Saturday, July 20, 2019

Loyalties


The late Supreme Court justice John Paul Stevens grew up in the South Side neighborhood of Hyde Park, home to a certain prominent university.  Walk down 53rd Street or Woodlawn Avenue, and you’re just as likely to pass a White Sox fan as a Nobel Prize winner and in the case of Barack Obama, both.

But not Stevens.  He said he became a Cubs’ fan in the 1920s because they were good and the Sox weren’t.  I’ll forgive Stevens his disloyalty to place on account of his never forsaking the North Siders once they turned bad.  I wonder, though, if Stevens ever bumped into another Hyde Parker by the name of Robert Merriam, who was 2-1/2 years older.

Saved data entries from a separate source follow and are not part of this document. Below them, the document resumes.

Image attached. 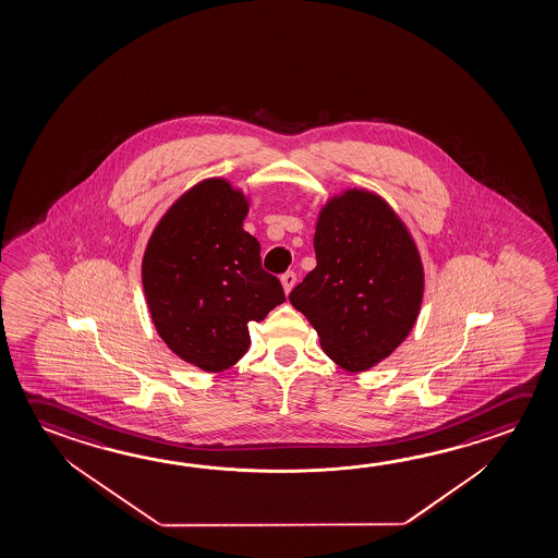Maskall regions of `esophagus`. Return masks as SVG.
<instances>
[{
  "mask_svg": "<svg viewBox=\"0 0 558 558\" xmlns=\"http://www.w3.org/2000/svg\"><path fill=\"white\" fill-rule=\"evenodd\" d=\"M280 280H282L283 292L290 293L292 292V288L295 286V280H298V278H295L293 272H283V275L280 276Z\"/></svg>",
  "mask_w": 558,
  "mask_h": 558,
  "instance_id": "esophagus-1",
  "label": "esophagus"
}]
</instances>
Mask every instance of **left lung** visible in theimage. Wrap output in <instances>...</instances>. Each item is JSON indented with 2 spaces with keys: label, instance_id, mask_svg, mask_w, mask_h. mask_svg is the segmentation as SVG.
Returning <instances> with one entry per match:
<instances>
[{
  "label": "left lung",
  "instance_id": "1",
  "mask_svg": "<svg viewBox=\"0 0 558 558\" xmlns=\"http://www.w3.org/2000/svg\"><path fill=\"white\" fill-rule=\"evenodd\" d=\"M317 266L290 302L319 335L325 354L357 374L409 337L424 293V268L409 229L374 192L332 196L319 214Z\"/></svg>",
  "mask_w": 558,
  "mask_h": 558
}]
</instances>
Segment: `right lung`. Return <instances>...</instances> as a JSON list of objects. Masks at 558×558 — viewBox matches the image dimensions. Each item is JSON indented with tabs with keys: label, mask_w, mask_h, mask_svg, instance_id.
Masks as SVG:
<instances>
[{
	"label": "right lung",
	"mask_w": 558,
	"mask_h": 558,
	"mask_svg": "<svg viewBox=\"0 0 558 558\" xmlns=\"http://www.w3.org/2000/svg\"><path fill=\"white\" fill-rule=\"evenodd\" d=\"M248 201L226 179H206L165 211L142 260L147 307L159 337L204 372H223L251 344L247 325L286 302L243 229Z\"/></svg>",
	"instance_id": "1"
}]
</instances>
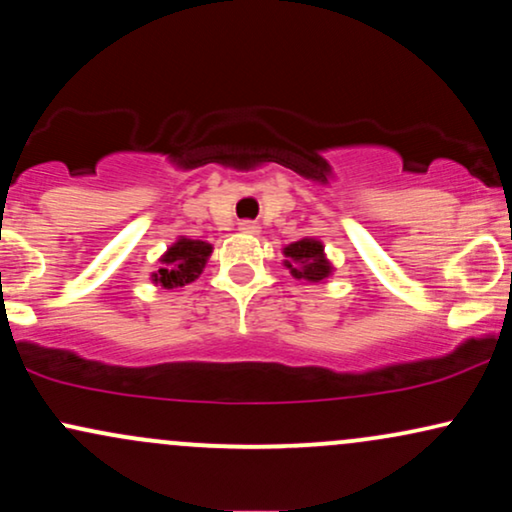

Robert was the son of Charles Merriam, and like his father, he would grow up to be a Chicago alderman and (unsuccessful) Republican candidate for mayor.  Doing research on Chicago politics, I ran across a letter the son wrote to his father in 1927.  The eight-year old reported that the Sox looked to be pretty good, and he was right.  They would go a season-high fourteen games over .500 by early June before fading to a 70-83 record.

Stevens eventually learned that being a fan entailed following a team through both good seasons and bad.  I imagine Robert Merriam and countless other Hyde Parkers knew that, too.